Tetapi literasi sejati tidak hanya mengetahui arti kata dan konsep, tetapi bagaimana penggunaannya. Dan sebagian besar krisis literasi agama Katolik bukan hanya karena kurangnya kosa kata, tetapi juga kompetensi linguistik praktis. Pemahaman yang tidak memadai membuat umat Katolik sering bingung. 

Apa yang harus kita lakukan dengan konsep Maria, seperti 'Hati Tak Bernoda', 'Pembuahan Tak Bernoda', 'Pembuahan Virginal', atau konsep Kristologis seperti 'Inkarnasi'? 'Inggris sebagai Mahar Maria' mungkin terlihat lebih ramah pengguna karena kurang abstrak, tetapi masih membutuhkan penjelasan lebih luas.

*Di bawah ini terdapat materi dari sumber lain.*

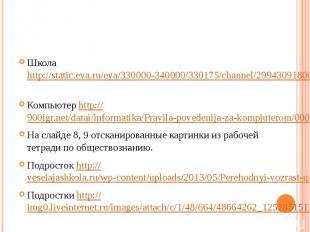 Школа http://static.eva.ru/eva/330000-340000/330175/channel/29943091806078975.jp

Novelis Thomas Mann menulis serangkaian novel besar tentang kisah Yusuf dan saudara-saudaranya. Ada adegan pengenalan yang begitu indah sehingga Mann secara terbuka mengakui bahwa kata-kata hampir membuatnya gagal. Ini adalah perjamuan di mana Benjamin hampir mengenali Yusuf, yang disangka sudah mati. Akan tetapi, alih-alih menggambarkan emosi Benjamin, Mann menggambarkan ekspresi wajahnya: 'Biarkan saja seseorang mencoba menggambarkan apa yang terjadi sekarang dalam jiwa Benjamin--- dalam jiwa yang hampir percaya!'

Jika Mann berhenti dengan di hadapan misteri 'jiwa yang berada pada titik percaya', maka kita juga harus. Kata-kata, betapapun sedikit, diisi dengan makna. Itulah mengapa Misteri Inkarnasi adalah atmosfer yang memberikan konteks dan makna bagi semua pengabdian Maria. Karena perjumpaan antara Tuhan dan umat manusia, dan pergumulan iman, ketakutan dan kebingungan di dalam diri Maria sendiri, menjadi saksi misteri: 'keadaan jiwa yang berada di titik percaya'.

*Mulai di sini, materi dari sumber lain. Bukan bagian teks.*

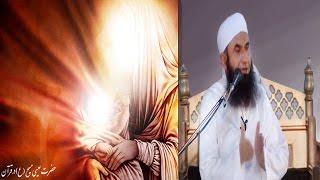 Hazrat Maryam Aur Essa (A.S.) Ka Kissa - {Amazing} Short Bayan By Maulana Tariq Jameel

Poin kedua jelas. Pujian dan imbauan Sarah Boss untuk menjadikan negara Inggris 'benar-benar Mariform'. Corona virus telah mengubah segalanya. 

Krisis yang menyebabkan ledakan dunia menggarisbawahi Inkarnasi, sambil menyajikannya dalam konteks baru yang mencolok. Ketika dia menulis bahwa tanpa orang-orang kudus, kehidupan Kristiani 'akan seperti kehidupan yang tidak memiliki teman tanpa kerabat', kata-katanya memiliki rasa dingin. 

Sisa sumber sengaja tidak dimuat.